This week in Nature we have a news story on an attempt to follow up Frank Keppler’s work on methane produced aerobically by green plants which we published early last year (news story | paper). The Keppler piece, which suggested that methane emissions from green plants were a significant but previously unappreciated factor in global methane emissions, caused quit a lot of fuss, understandably, in the media — since methane is a greenhouse gas which, over short time horizons, is about 75 times more powerful than carbon dioxide — and quite a lot of befuddlement among plant scientists. If it were true, it would have significant implications for the way that people model methane production, and the levels of production that one might predict in a warming world. The debate rumbled on last year (another news report, this time by my colleague Quirin).

The new work that Tom Dueck and colleagues have published in New Phytologist (paper), though , finds no methane emissions from plants at all.

Obviously, not necessarily the last word. As Mike Hopkin reports:

Both groups have criticized the other’s choice of experimental method. Dueck says that Keppler’s group kept plants in sealed plastic containers instead of flow chambers, and exposed them to sources of stress such as bright sunlight and high temperature, which could have produced methane as an artefact. Keppler retorts that the use of 13C is an artificial piece of chemical trickery with unknown effects on plant metabolism, and also argues that methane production can vary by up to three orders of magnitude between species.
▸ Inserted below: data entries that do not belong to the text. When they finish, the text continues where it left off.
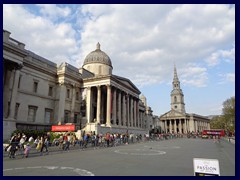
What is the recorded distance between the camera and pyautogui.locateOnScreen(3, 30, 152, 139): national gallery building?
90.9 ft

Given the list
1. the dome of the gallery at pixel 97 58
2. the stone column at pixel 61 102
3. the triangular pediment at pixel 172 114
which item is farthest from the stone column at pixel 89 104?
the triangular pediment at pixel 172 114

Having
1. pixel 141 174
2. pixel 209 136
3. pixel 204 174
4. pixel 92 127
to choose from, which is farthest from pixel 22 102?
pixel 209 136

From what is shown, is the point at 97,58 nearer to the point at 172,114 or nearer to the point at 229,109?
the point at 229,109

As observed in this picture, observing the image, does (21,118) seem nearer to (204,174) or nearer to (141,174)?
(141,174)

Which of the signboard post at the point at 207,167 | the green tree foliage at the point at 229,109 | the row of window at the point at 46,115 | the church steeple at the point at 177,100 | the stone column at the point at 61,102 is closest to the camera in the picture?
the signboard post at the point at 207,167

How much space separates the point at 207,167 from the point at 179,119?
115538mm

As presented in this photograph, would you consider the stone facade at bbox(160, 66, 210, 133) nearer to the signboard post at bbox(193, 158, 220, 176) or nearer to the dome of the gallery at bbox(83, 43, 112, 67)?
the dome of the gallery at bbox(83, 43, 112, 67)

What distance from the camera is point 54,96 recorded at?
39.0 metres

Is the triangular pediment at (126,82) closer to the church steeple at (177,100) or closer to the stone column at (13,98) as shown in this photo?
the stone column at (13,98)

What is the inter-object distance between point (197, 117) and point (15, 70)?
11335 centimetres

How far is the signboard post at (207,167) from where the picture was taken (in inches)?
226

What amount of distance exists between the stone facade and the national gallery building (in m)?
69.8

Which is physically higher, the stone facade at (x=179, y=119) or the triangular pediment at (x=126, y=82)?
the triangular pediment at (x=126, y=82)

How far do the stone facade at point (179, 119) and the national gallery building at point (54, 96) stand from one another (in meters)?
69.8
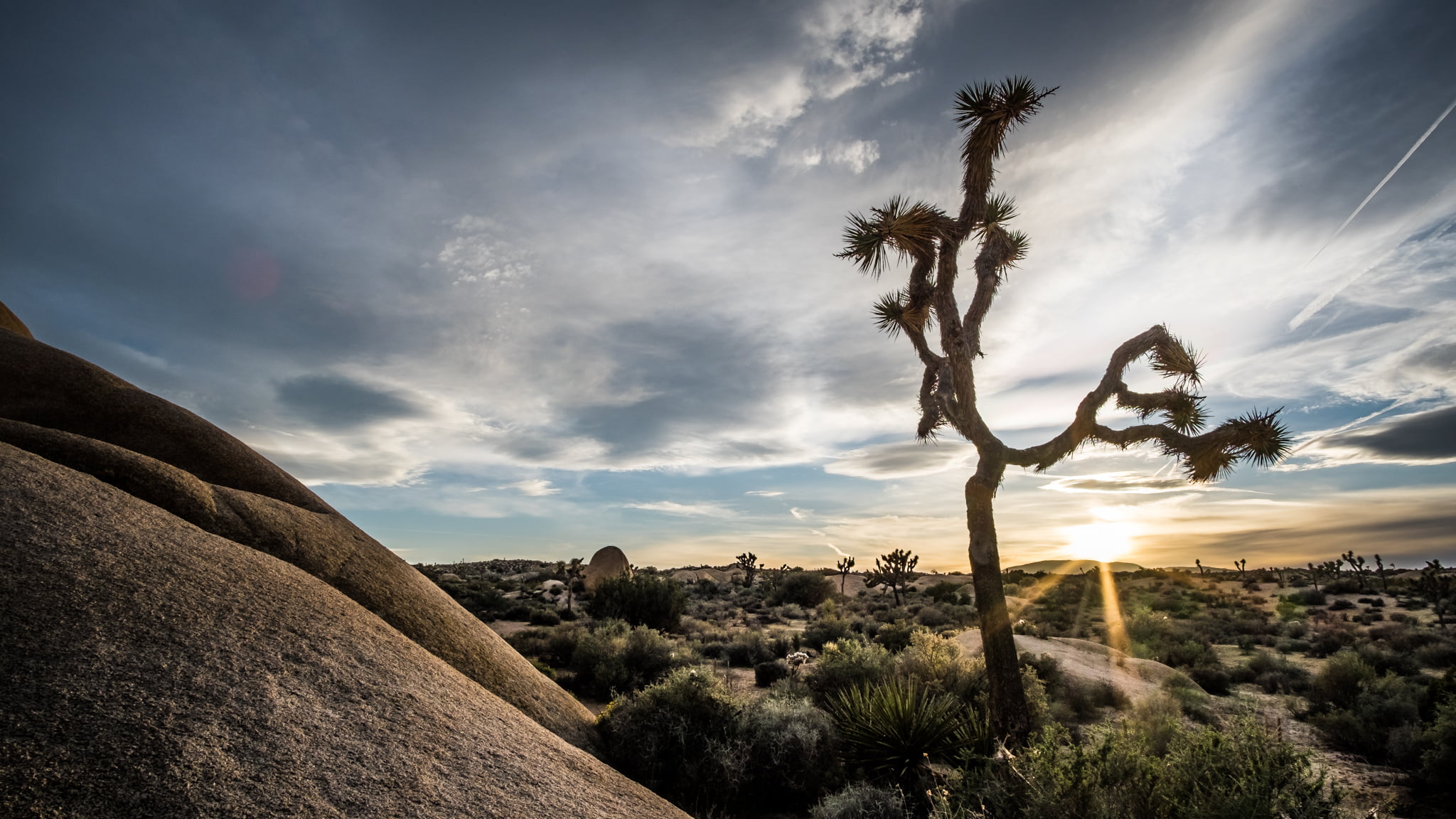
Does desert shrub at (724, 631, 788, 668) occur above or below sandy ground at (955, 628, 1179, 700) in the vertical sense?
below

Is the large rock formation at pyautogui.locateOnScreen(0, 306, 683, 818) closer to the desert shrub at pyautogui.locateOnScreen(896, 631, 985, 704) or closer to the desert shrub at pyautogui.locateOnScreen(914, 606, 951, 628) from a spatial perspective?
the desert shrub at pyautogui.locateOnScreen(896, 631, 985, 704)

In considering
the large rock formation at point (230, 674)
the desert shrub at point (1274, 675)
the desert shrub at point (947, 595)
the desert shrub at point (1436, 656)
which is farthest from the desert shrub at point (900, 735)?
the desert shrub at point (947, 595)

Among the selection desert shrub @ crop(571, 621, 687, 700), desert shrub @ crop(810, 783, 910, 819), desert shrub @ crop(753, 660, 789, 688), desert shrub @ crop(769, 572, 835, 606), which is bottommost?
desert shrub @ crop(769, 572, 835, 606)

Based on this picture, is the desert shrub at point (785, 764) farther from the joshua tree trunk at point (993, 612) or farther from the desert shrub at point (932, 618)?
the desert shrub at point (932, 618)

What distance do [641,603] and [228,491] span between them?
58.0 ft

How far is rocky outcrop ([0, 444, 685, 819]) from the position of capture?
3.51m

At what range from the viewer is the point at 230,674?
14.8 feet

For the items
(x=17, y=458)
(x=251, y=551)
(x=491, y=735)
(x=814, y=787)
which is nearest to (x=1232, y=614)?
(x=814, y=787)

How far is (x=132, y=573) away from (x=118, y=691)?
1.65 m

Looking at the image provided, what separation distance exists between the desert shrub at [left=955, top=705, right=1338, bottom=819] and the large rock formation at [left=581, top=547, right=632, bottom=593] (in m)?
33.7

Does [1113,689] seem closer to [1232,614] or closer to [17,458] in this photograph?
[17,458]

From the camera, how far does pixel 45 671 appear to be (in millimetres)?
3854

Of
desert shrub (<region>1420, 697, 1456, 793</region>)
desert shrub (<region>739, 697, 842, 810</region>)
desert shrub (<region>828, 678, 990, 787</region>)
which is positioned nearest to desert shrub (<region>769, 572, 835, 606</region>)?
desert shrub (<region>828, 678, 990, 787</region>)

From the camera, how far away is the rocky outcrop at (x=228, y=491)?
713 cm
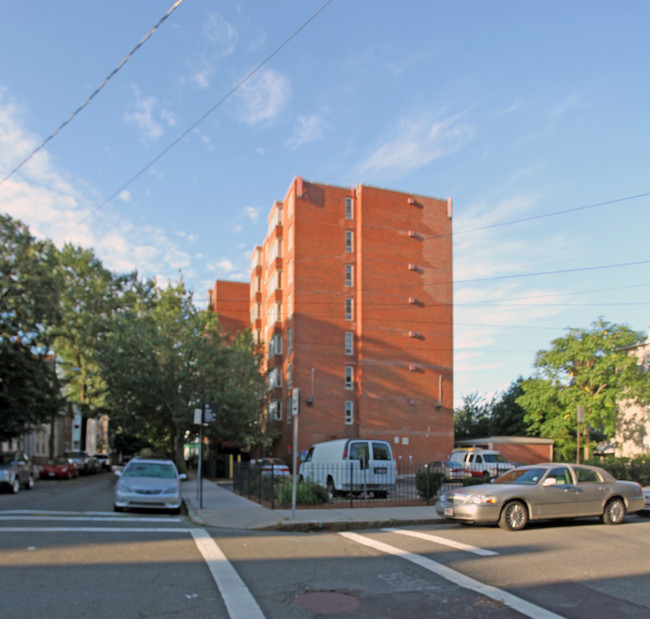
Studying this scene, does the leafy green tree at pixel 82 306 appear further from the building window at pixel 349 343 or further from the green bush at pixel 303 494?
the green bush at pixel 303 494

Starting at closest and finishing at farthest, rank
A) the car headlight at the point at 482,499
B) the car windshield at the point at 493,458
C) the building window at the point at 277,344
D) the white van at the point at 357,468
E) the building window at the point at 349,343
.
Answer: the car headlight at the point at 482,499, the white van at the point at 357,468, the car windshield at the point at 493,458, the building window at the point at 349,343, the building window at the point at 277,344

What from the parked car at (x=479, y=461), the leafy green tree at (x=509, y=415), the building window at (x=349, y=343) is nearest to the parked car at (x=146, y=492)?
the parked car at (x=479, y=461)

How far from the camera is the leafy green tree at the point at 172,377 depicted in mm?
35062

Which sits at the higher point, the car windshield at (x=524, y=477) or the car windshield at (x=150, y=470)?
the car windshield at (x=524, y=477)

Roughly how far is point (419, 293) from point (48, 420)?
85.3ft

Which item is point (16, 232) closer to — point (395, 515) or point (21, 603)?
point (395, 515)

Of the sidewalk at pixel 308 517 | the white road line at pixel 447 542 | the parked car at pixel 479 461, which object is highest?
the white road line at pixel 447 542

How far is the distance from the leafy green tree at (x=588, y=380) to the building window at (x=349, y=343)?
12325mm

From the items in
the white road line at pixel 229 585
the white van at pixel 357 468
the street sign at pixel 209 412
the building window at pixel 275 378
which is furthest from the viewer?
the building window at pixel 275 378

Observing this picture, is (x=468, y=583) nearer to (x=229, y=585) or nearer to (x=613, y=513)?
(x=229, y=585)

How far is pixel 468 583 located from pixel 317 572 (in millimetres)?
1965

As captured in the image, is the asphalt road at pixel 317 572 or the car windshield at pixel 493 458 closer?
the asphalt road at pixel 317 572

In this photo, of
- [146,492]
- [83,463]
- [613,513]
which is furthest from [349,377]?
[613,513]

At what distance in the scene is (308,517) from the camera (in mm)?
13859
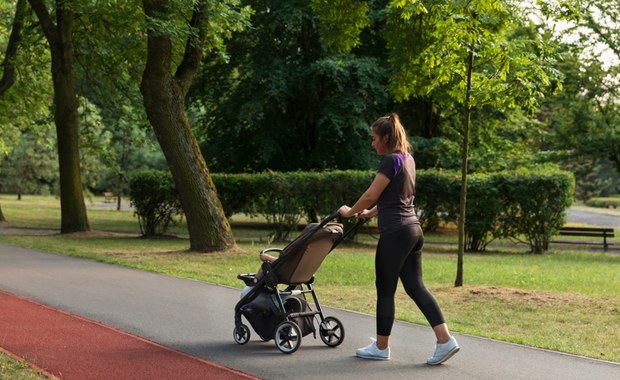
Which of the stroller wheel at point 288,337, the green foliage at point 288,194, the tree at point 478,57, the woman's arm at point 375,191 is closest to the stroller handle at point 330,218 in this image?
the woman's arm at point 375,191

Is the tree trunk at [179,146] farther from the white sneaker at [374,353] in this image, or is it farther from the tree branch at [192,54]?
the white sneaker at [374,353]

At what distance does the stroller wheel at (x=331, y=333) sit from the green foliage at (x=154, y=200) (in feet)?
54.6

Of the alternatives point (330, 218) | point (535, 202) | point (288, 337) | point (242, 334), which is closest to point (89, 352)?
point (242, 334)

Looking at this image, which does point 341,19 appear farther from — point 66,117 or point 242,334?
point 242,334

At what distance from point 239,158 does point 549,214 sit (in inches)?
613

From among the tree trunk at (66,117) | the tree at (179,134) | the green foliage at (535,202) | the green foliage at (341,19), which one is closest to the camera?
the tree at (179,134)

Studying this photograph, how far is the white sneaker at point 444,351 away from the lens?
7.03m

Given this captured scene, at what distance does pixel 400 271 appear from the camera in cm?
709

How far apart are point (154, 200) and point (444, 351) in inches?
733

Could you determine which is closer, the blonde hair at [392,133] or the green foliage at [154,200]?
the blonde hair at [392,133]

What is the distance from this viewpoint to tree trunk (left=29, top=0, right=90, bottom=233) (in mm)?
25172

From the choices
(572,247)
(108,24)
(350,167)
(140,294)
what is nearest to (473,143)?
(350,167)

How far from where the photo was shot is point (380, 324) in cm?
719

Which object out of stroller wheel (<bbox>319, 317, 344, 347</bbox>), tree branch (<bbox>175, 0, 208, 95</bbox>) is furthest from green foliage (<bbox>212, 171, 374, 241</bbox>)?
stroller wheel (<bbox>319, 317, 344, 347</bbox>)
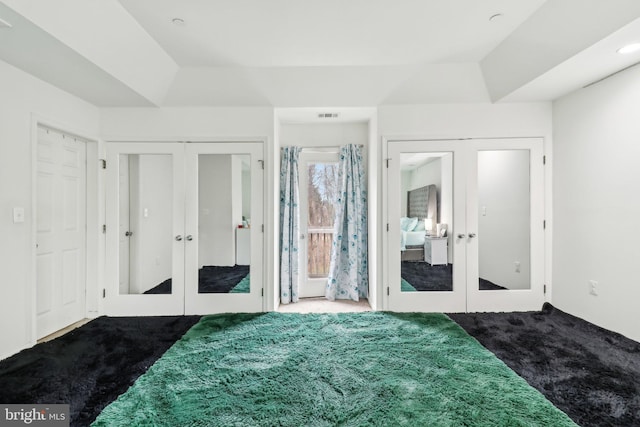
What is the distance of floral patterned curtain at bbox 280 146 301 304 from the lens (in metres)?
3.62

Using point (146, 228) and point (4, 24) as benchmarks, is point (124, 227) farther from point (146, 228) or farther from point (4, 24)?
point (4, 24)

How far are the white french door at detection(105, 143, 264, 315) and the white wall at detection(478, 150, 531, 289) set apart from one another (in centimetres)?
249

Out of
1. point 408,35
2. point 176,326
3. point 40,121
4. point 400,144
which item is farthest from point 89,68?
point 400,144

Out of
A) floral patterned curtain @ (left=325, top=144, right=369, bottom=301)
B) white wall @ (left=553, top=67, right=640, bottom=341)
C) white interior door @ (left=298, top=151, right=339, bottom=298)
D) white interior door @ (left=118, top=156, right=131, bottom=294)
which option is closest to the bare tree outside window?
white interior door @ (left=298, top=151, right=339, bottom=298)

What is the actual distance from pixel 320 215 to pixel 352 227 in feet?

Keppler says other teams will be publishing results that back him up on the methane; but Mike reports that at least one other team is siding strongly with Dueck.

What Mike doesn’t mention, because an evil news editor (me) wouldn’t give him the space, is that various people in the community have pointed to an interesting contrast between the way plant scientists responded to the discovery of isoprene emissions and the Keppler work. With isoprene people said oh that’s interesting, replicated, and got on with it. This work has had a far frostier welcome.

On isoprene, this is as good a place as any to mention an interesting perspective by Manuel Lerdau in Science a few weeks ago on a possible isoprene-ozone positive feedback (paper). Isoprene within leaves protects the plants that produce it against ozone. But when isoprene gets out into the air, as it will, it can react with nitrogen oxides to make ozone. Only some species produce isoprene, and so these isoprene-producing plants both protect themselves against ozone and, in Nox-rich environments, increase the ozone stress on their non-isoprene-producing neighbours.

If this effect is real, it might have significant effects on forest composition over the next century.

One last thing to note on the Keppler story: it led to Carl Zimmer saying something nice about us, and that is always a good thing. As of course is Carl.

Comments

  1. Report this comment

    John Fleck said:

    The Keppler paper, and the response to it by those in my profession (the news media) is, I think, a classic example of what I’ve come to call “the Nature problem.” As you all who work within the scientific enterprise know, science out at the most interesting part of the cutting edge – like the Keppler paper – is highly contingent. It depends on further work that either supports or refutes fascinating new bits of science. The problem at the news media interface is that we journalists often do not treat it that way, and the public generally does not understand it that way, and much is lost in the translation from the science to the public mind. A “paper published today in the prestigious journal Nature” carries a stamp of authority in the public mind that the contingent nature of the underlying science does not merit. But folks don’t get this.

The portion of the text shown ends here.